■ The input:
_ _ _ _ _ _ _

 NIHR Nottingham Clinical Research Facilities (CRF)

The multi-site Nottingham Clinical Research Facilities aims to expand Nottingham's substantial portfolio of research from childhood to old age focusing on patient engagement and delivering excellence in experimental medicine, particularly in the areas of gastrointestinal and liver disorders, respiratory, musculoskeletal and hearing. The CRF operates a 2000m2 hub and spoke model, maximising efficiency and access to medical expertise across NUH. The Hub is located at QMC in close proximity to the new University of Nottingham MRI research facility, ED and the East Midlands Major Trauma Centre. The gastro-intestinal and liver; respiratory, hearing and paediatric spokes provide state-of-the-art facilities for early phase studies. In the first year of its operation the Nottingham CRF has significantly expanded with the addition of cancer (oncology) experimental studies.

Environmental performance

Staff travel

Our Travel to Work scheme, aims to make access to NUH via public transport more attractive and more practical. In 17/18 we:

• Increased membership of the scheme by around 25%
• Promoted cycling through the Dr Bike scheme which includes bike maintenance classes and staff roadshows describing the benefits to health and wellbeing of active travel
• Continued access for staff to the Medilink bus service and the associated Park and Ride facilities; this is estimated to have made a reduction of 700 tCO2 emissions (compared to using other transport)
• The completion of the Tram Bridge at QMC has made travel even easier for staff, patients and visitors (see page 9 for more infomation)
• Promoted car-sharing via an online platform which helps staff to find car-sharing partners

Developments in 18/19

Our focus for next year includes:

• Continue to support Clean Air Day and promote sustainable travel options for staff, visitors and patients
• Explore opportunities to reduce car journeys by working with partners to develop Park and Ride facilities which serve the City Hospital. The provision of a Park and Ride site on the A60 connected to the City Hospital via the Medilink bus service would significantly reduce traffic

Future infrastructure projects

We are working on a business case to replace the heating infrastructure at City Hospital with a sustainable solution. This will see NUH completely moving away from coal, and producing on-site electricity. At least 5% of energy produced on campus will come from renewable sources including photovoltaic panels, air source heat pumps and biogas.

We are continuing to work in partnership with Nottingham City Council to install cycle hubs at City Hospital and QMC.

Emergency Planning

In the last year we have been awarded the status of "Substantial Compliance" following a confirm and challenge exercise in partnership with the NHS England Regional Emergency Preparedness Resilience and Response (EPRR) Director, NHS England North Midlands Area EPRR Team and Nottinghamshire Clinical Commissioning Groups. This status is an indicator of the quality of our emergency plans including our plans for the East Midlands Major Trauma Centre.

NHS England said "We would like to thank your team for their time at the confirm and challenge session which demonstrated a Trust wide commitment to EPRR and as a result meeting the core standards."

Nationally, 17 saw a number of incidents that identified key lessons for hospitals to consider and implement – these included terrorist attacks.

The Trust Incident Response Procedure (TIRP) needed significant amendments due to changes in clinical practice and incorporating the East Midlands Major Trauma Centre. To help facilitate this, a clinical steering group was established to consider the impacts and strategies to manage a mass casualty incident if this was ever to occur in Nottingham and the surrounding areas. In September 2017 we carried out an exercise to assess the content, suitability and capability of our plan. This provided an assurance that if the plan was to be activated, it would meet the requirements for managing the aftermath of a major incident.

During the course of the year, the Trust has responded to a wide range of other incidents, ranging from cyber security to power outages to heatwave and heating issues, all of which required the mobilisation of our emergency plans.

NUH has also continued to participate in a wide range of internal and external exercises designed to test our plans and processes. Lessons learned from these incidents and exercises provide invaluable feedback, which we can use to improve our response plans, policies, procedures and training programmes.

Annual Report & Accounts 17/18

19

_ _ _ _ _ _ _

■ Prompt:
Of the entries above, repeat exactly the lines from the line with "for more infomation)" through the line with "NHS England said", both of them included.

■ Answer to the problem:
• The completion of the Tram Bridge at QMC has made travel even easier for staff, patients and visitors (see page 9 for more infomation)
• Promoted car-sharing via an online platform which helps staff to find car-sharing partners

Developments in 18/19

Our focus for next year includes:

• Continue to support Clean Air Day and promote sustainable travel options for staff, visitors and patients
• Explore opportunities to reduce car journeys by working with partners to develop Park and Ride facilities which serve the City Hospital. The provision of a Park and Ride site on the A60 connected to the City Hospital via the Medilink bus service would significantly reduce traffic

Future infrastructure projects

We are working on a business case to replace the heating infrastructure at City Hospital with a sustainable solution. This will see NUH completely moving away from coal, and producing on-site electricity. At least 5% of energy produced on campus will come from renewable sources including photovoltaic panels, air source heat pumps and biogas.

We are continuing to work in partnership with Nottingham City Council to install cycle hubs at City Hospital and QMC.

Emergency Planning

In the last year we have been awarded the status of "Substantial Compliance" following a confirm and challenge exercise in partnership with the NHS England Regional Emergency Preparedness Resilience and Response (EPRR) Director, NHS England North Midlands Area EPRR Team and Nottinghamshire Clinical Commissioning Groups. This status is an indicator of the quality of our emergency plans including our plans for the East Midlands Major Trauma Centre.

NHS England said "We would like to thank your team for their time at the confirm and challenge session which demonstrated a Trust wide commitment to EPRR and as a result meeting the core standards."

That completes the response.